Inferred error rates
Marker specific error rates can be inferred during genotype imputation. These estimates are saved in the INFO column using additional keywords. Denote by sequence allelic balance the expected ratio of number of reads for the reference allele to the number of reads for the alternative allele.

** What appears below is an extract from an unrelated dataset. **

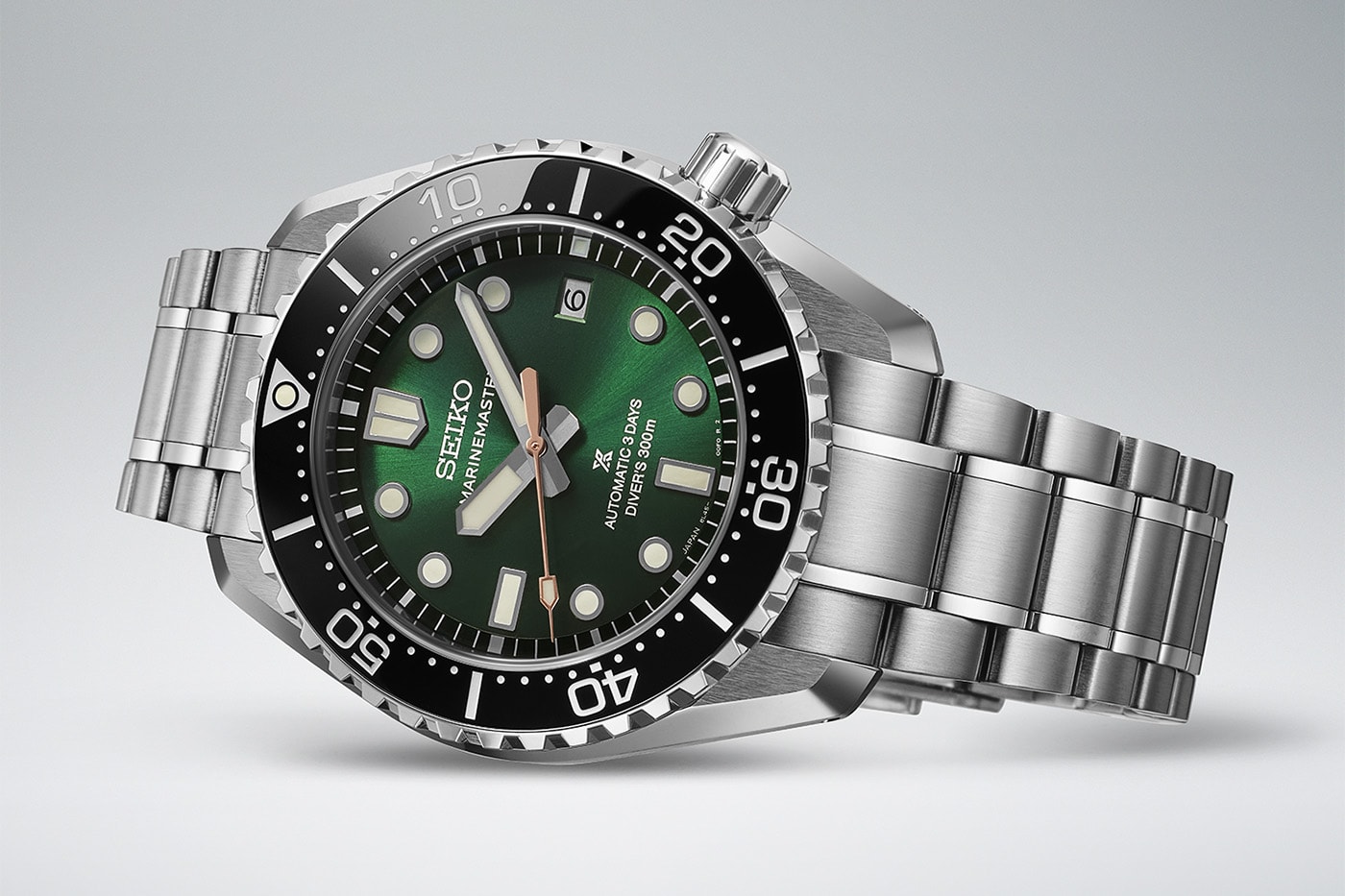 Seiko Prospex Marinemaster 1968 Heritage Save the Ocean HBF003 Release Info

We only consider heterozygous allelic balance, which is 1/2 if there is no allelic balance bias. For example, the INFO for snp2 could be "LINKAGEGROUP=LG1;POSCM=1.3;FOUNDERERROR=0.005;OFFSPRINGERROR=0.012;SEQERROR=0.0008;ALLELEBALANCEMEAN=0.48;ALLELEBALANCEDISPERSE=0.1;ALLELEDROPOUT=0.0".
FOUNDERERROR
: allelic error rate in founders.OFFSPRINGERROR
: allelic error rate in offspring.SEQERROR
: sequence based error rate.ALLELEBALANCEMEAN
: mean sequence allelic balance among offspring at a marker.ALLELEBALANCEDISPERSE
: overdispersion for the distribution of sequence allelic balance among offspring.ALLELEDROPOUT
: 0- and 1-inflation for the distribution of sequence allelic balance among offspring.
These keywords are also explained in the beginning comment lines of the vcf file.